Hay un elemento determinante en la historia de la Revolución Bolivariana, que fue reconocido en varias ocasiones por Hugo Chávez. El 1 de enero de 2003, mientras en Venezuela se desarrollaba el auge del golpe petrolero y el gobierno aún no había llegado a controlar a PDVSA, en Brasil asumió Lula da Silva como presidente. La llegada al gobierno del obrero metalúrgico no solo acompañó al proceso político venezolano a superar la crisis golpista sino que le permitió impulsar una proyección regional de integración. MERCOSUR, UNASUR, ALBA, entre otros proyectos, fueron herramientas de un paradigma diferente a la integración promulgada por el antes indiscutido Consenso de Washington. El actual retroceso de estas instancias de articulación también es expresión de los tiempos que corren.
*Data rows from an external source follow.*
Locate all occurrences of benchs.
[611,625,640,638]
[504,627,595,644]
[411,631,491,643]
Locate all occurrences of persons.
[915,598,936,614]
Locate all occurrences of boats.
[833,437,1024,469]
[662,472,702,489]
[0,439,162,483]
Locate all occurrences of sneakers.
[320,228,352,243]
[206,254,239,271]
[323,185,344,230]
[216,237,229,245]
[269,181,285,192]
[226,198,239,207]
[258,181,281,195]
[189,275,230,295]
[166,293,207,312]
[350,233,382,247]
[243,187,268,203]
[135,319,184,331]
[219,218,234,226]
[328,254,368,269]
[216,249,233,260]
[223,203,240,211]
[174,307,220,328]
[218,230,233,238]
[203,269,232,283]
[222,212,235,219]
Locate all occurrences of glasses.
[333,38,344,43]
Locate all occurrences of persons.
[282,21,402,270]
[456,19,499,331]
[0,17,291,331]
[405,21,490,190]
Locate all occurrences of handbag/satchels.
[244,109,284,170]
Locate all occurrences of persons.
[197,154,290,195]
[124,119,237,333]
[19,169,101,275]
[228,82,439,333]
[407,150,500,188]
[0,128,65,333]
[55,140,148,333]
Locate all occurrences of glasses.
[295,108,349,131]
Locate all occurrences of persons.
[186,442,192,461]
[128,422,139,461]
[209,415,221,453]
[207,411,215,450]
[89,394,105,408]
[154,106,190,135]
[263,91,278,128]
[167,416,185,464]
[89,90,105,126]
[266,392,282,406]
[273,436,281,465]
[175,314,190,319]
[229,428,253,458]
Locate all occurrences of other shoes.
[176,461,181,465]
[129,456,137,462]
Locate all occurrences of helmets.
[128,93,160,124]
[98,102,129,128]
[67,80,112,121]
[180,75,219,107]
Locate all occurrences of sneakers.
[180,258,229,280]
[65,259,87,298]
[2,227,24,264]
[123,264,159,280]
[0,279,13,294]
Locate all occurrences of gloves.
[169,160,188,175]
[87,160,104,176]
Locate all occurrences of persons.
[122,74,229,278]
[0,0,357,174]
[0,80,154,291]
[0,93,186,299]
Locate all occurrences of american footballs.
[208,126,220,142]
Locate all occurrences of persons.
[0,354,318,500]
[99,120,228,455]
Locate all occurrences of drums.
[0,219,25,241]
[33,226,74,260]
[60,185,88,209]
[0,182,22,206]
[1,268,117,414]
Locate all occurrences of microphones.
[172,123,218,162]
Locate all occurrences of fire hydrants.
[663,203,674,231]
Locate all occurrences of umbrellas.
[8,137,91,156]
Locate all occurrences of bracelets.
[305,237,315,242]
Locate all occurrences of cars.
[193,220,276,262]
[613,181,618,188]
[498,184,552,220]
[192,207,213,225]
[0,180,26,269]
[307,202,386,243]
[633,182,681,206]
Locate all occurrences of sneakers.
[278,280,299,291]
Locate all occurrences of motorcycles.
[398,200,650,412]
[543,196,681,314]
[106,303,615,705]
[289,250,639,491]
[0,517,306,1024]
Más de 15 años después, para evitar el aislamiento la Revolución Bolivariana necesita fervientemente que haya resultados favorables para las fuerzas progresistas en el continente. En junio habrá segunda vuelta en Colombia, en julio Andrés Manuel López Obrador podría llegar a la presidencia de México y en octubre debería haber elecciones en Brasil.

 

Alcanzada la meta de garantizar la continuidad institucional del chavismo al frente del gobierno, ahora el nuevo gran desafío quedará centrado en devolver a la política al rol que supo dársele en Venezuela como medio de construcción de bienestar y empoderamiento popular.

 

Un posible triunfo de Gustavo Petro en Colombia debilitaría las apuestas militaristas fomentadas por el uribismo desde Colombia contra la Revolución. Y, para que se cambie sustancialmente la correlación de fuerzas regional, hace falta que en octubre en Brasil triunfe la fuerza política que hoy lidera el prisionero político con más apoyo popular del mundo. Un triunfo de quienes luchan por la libertad de Lula reimpulsaría una segunda oleada que promueva la integración regional y fortalecería a la Revolución Bolivariana en su tarea de construir una nueva hegemonía.

En Venezuela la Revolución Bolivariana puede sobrevivir de manera aislada, pero necesita de cambios políticos favorables en la región para que su proyecto pueda consolidarse y renovarse.